§ Kutipan Dokumen:
-------
Hukum Cloning Menurut Hukum Islam
Friday, 16 December 2016
SUDUT HUKUM | Perkembangan
teknologi berpengaruh disemua segi kehidupan, termasuk dalam bidang kesehatan.
Salah satu bentuk kecanggihan teknologi di dunia medis diantaranya mampu
menduplikasi makhluk hidup yang dikenal dengan cloning. Cloning adalah teknik
membuat keturunan dengan genetik yang sama dengan induknya pada makhluk hidup
tertentu baik berupa tumbuhan, hewan, maupun manusia.
Proses
Cloning
Proses
cloning terbagi menjadi empat cara, yaitu:
- Pertama, menggunakan inti sel (nucleus) nya sendiri, bukan dari pendonor
- Kedua, mengambil inti sel (nucleus of cells) dari pendonor, kemudian ditanam ke dalam ovum wanita yang nukleusnya telah dikosongkan
- Ketiga, menanamkan inti sel (nucleus) jantan ke dalam ovum wanita yang telah dikosongkan nukleusnya. Sel jantan bisa dari hewan atau manusia. Dan jika dari manusia boleh dari pria lain atau suaminya sendiri.
- Keempat, cloning yang dilakukan dengan cara pembuahan (fertilization) ovum oleh sperma (tanpa hubungan seks) dengan proses tertentu bisa menghasilkan embrio-embrio kembar.
Cloning
Dalam Pandangan Islam
Menurut
ajaran Islam, cloning yang dilakukan pada tanaman dan hewan dalam upaya
memperbaiki kualitas tanaman dan meningkatkan produktifitas hewan adalah boleh.
Bahkan menjadi sunnah jika dimanfaatkan sebagai obat. Hal ini didasarkan pada
prinsip bahwa segala sesuatu yang ada di dunia diciptakan untuk kesejahteraan
manusia.
Sedangkan
cloning manusia masih diperdebatkan. Karena pada dasarnya Cloning manusia
adalah teknik membuat keturunan dengan genetic yang sama dengan induknya yang
berupa manusia. Cara yang dilakukan adalah dengan mengambil sel tubuh (sel
somatic) dari tubuh manusia, kemudian diambil inti selnya (nucleus) yang
kemudian ditanam pada sel telur (ovum) wanita yang telah dihilangkan inti
selnya dengan menggunakan metode seperti inseminasi buatan. Keturunan yang akan
lahir secara alami akan merkode genetik sama dengan induknya.
-------
§ Data yang Diberikan:
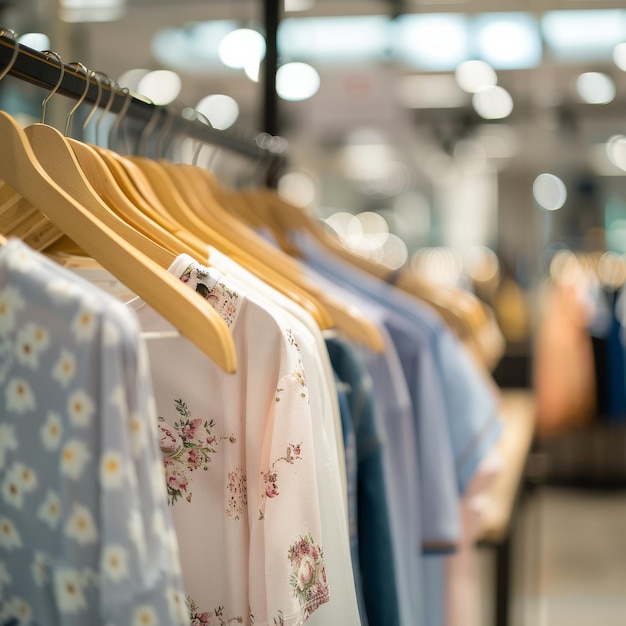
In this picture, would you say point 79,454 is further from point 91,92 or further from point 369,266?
point 369,266

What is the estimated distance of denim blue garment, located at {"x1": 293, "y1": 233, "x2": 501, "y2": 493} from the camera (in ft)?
5.27

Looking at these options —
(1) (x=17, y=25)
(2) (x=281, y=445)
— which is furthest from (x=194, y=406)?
(1) (x=17, y=25)

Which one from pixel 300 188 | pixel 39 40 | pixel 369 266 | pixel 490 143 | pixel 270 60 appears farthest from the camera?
pixel 300 188

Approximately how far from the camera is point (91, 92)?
1067 millimetres

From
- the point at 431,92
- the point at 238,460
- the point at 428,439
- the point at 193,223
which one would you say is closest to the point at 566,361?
the point at 431,92

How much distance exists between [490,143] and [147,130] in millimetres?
3938

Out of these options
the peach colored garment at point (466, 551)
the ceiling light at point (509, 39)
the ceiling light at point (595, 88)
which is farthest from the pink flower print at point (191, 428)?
the ceiling light at point (595, 88)

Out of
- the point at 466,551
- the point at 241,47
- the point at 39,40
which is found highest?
the point at 241,47

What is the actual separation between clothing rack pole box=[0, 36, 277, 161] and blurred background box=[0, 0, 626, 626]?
13.5 inches

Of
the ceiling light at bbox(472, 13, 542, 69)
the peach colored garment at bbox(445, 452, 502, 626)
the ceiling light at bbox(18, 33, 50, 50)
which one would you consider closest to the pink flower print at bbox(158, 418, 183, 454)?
the peach colored garment at bbox(445, 452, 502, 626)

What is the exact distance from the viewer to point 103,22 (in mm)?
2838

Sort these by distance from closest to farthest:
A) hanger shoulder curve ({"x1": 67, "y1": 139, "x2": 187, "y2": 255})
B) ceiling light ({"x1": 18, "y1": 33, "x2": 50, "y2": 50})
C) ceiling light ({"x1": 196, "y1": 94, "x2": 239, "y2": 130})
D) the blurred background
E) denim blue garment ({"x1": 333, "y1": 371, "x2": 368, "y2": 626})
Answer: hanger shoulder curve ({"x1": 67, "y1": 139, "x2": 187, "y2": 255})
denim blue garment ({"x1": 333, "y1": 371, "x2": 368, "y2": 626})
ceiling light ({"x1": 18, "y1": 33, "x2": 50, "y2": 50})
the blurred background
ceiling light ({"x1": 196, "y1": 94, "x2": 239, "y2": 130})

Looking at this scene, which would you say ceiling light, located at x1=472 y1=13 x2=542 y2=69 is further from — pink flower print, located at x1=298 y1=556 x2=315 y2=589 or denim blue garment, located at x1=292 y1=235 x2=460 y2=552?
pink flower print, located at x1=298 y1=556 x2=315 y2=589

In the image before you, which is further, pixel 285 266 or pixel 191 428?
pixel 285 266
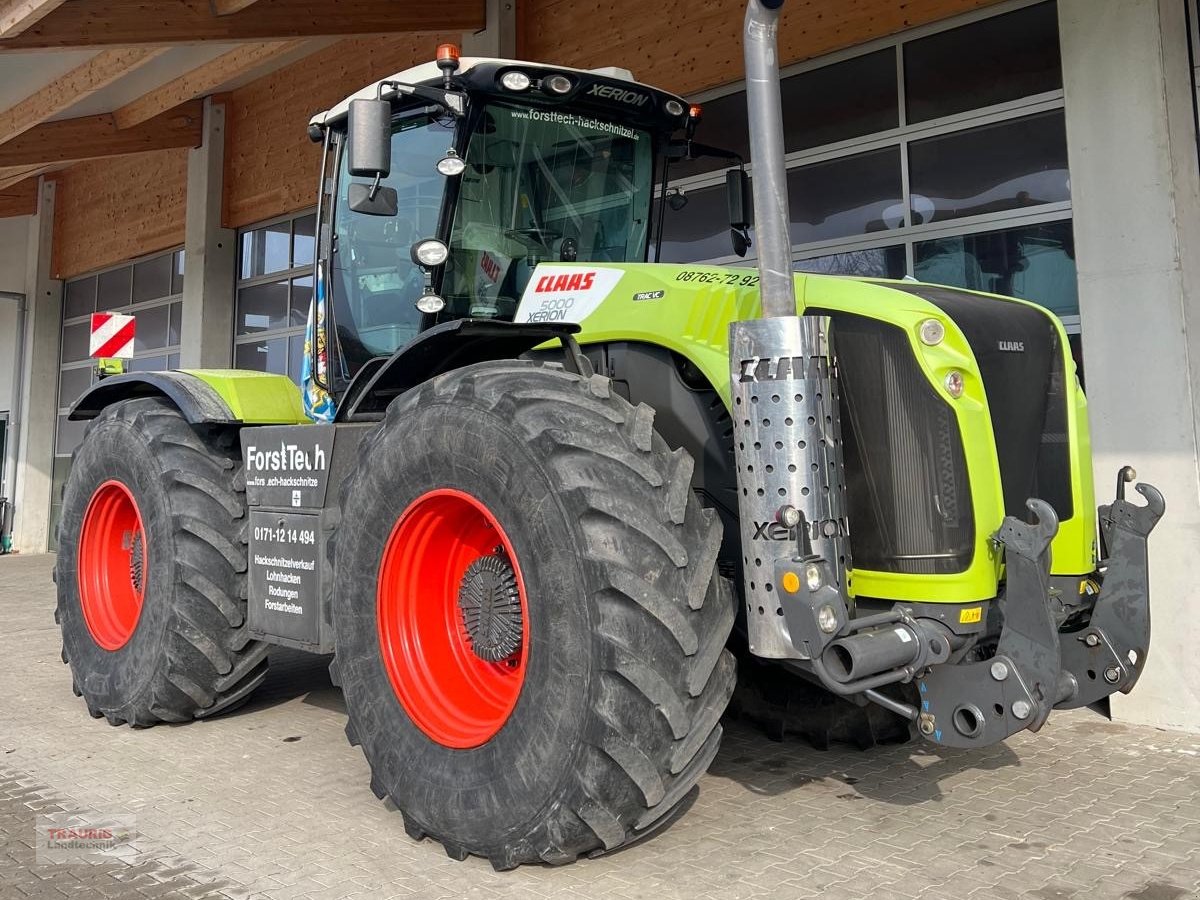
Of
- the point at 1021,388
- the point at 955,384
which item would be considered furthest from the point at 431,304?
the point at 1021,388

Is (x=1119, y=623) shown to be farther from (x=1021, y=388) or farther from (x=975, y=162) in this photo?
(x=975, y=162)

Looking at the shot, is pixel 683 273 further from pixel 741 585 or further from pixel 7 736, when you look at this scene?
pixel 7 736

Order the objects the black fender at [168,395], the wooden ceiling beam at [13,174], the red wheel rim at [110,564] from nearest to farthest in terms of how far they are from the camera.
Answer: the black fender at [168,395]
the red wheel rim at [110,564]
the wooden ceiling beam at [13,174]

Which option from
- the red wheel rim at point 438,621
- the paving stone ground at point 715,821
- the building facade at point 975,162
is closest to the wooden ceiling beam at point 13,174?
the building facade at point 975,162

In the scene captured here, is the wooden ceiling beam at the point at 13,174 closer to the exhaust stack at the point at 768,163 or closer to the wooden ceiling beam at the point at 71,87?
the wooden ceiling beam at the point at 71,87

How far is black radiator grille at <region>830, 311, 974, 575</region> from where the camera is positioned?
9.10 feet

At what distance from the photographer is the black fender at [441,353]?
10.7ft

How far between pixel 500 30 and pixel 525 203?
5.39 metres

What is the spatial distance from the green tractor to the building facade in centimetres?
133

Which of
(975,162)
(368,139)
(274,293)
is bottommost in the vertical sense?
(368,139)

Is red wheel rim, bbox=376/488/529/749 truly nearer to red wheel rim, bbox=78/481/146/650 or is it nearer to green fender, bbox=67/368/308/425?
green fender, bbox=67/368/308/425

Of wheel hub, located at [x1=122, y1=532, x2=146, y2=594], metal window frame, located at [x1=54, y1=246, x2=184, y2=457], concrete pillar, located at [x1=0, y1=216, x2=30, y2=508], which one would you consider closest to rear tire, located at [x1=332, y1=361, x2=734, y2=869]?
wheel hub, located at [x1=122, y1=532, x2=146, y2=594]

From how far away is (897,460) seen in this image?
9.36 ft

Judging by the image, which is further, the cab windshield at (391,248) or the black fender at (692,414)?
the cab windshield at (391,248)
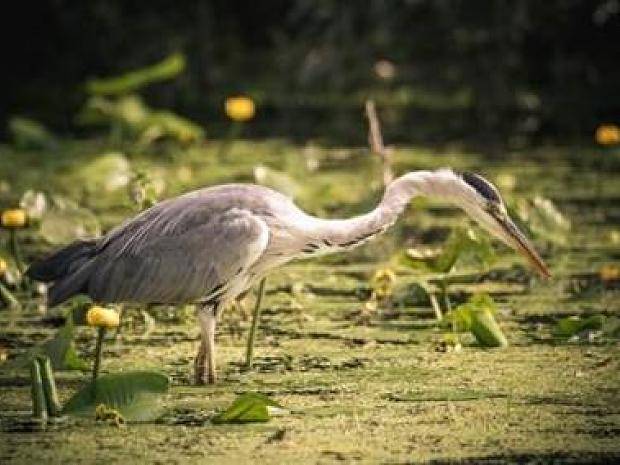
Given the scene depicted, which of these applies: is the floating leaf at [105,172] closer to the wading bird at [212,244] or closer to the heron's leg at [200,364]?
the wading bird at [212,244]

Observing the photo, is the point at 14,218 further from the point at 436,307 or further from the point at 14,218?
the point at 436,307

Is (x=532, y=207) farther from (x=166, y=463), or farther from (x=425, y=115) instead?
(x=425, y=115)

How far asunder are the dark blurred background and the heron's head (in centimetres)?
576

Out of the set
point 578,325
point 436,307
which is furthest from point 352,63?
point 578,325

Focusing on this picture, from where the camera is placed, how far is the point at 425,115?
43.3 ft

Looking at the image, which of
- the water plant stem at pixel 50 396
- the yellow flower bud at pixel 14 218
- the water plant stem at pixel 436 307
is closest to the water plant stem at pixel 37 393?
the water plant stem at pixel 50 396

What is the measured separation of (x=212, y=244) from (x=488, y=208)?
896 mm

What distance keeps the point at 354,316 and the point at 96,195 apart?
322 centimetres

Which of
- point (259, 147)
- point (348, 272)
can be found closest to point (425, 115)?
point (259, 147)

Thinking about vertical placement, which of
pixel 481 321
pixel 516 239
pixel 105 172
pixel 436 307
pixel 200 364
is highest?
pixel 105 172

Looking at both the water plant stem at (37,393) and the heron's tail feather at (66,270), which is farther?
the heron's tail feather at (66,270)

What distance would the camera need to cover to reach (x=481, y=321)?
610 centimetres

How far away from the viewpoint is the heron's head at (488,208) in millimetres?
5801

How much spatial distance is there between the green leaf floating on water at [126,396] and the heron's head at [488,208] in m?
1.24
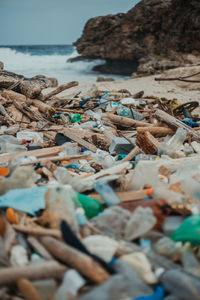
-------
§ Tugas yang Dikerjakan:
A: Salin kata demi kata bagian teks tentang hukum cloning menurut Islam, dari "Hukum Cloning Menurut" terus ke bawah sampai "hewan, maupun manusia.".
B: Sebutkan semua cara proses cloning yang dijelaskan dalam teks tentang hukum cloning menurut Islam.
C: Teruskan tulisan tentang hukum cloning menurut Islam mulai dari kalimat terakhir yang tertera.

§ Penyelesaian Soal:
A:
Hukum Cloning Menurut Hukum Islam
Friday, 16 December 2016
SUDUT HUKUM | Perkembangan
teknologi berpengaruh disemua segi kehidupan, termasuk dalam bidang kesehatan.
Salah satu bentuk kecanggihan teknologi di dunia medis diantaranya mampu
menduplikasi makhluk hidup yang dikenal dengan cloning. Cloning adalah teknik
membuat keturunan dengan genetik yang sama dengan induknya pada makhluk hidup
tertentu baik berupa tumbuhan, hewan, maupun manusia.

B:
- Menggunakan inti sel (nucleus) sendiri, bukan dari pendonor.
- Mengambil inti sel dari pendonor, lalu menanamnya ke dalam ovum wanita yang nukleusnya telah dikosongkan.
- Menanamkan inti sel jantan ke dalam ovum wanita yang telah dikosongkan nukleusnya. Sel jantan bisa berasal dari hewan atau manusia. Jika dari manusia, boleh dari pria lain atau suaminya sendiri.
- Pembuahan ovum oleh sperma tanpa hubungan seks, dengan proses tertentu, yang bisa menghasilkan embrio-embrio kembar.

C:
Dari
beberapa cara cloning, muncul pendapat bahwa hukum cara pertama dan kedua
adalah haram. Hal ini diqiyaskan kepada hukum lesbian serta timbulnya
ketidakjelasan pada nasab atau garis keturunan. Sedangkan pada cara ketiga dan
keempat, diharamkan jika selsperma bukan milik suami sendiri atau bahkan dari
hewan. Akan tetapi kebolehan cloning dari sel sperma suami masih melihat bahaya
dan kemaslahatannya. Para pakar keilmuan dan agamawan masih mendiskusikan hukum
terhadap masalah ini.
Setelah
mempelajari proses cloning secara menyeluruh, Islam mengharamkan cloning
terhadap manusia dengan alasan sebagai berikut:
- Hasil cloning tidak melalui cara yang alami. Firman Allah swt:
Dan bahwasannya Dialah yang menciptakan berpasang-pasangan laki-laki dan perempuan dari air mani apabila dipancarkan.” (QS an-Najm, 53: 45-46)
- Hasil cloning dari proses pemindahan sel telur dengan inti sel tubuh ke dalam rahim yang bukan pemilik sel telur, tidak mempunyai ayah dan tidak mempunyai ibu, karena hanya menjadi mediator. Hal ini tidak sesuai dengan firman Allah Swt:
Hai manusia, sesungguhnya kami menciptakan kamu dari seorang laki-laki dan seorang perempuan dan menjadikan kamu berbangsa–bangsa dan bersuku-suku supaya kamu saling kenal-mengenal. Sesungguhnya orang yang paling mulia diantara kamu disisi Allah ialah orang yang paling taqwa diantara kamu. Sesungguhnya Allah Maha mengetahui lagi Maha Mengenal.” (QS al-Hujurât, 49: 13)
- Hasil cloning akan kehilangan garis keturunan (nasab). Cloning bertujuan memproduksi manusia-manusia unggul dalam hal kecerdasan, kekuatan fisik, kesehatan, kerupawanan, mengharuskan melakukan seleksi terhadap orang-orang yang akan dicloning, tanpa memperhatikan apakah mereka suami-isteri atau bukan, sudah menikah atau belum. Sel-sel tubuh itu akan diambil dari perempuan atau laki-laki yang terpilih. Semua ini akan mengacaukan, menghilangkan dan membuat bercampur aduk nasab.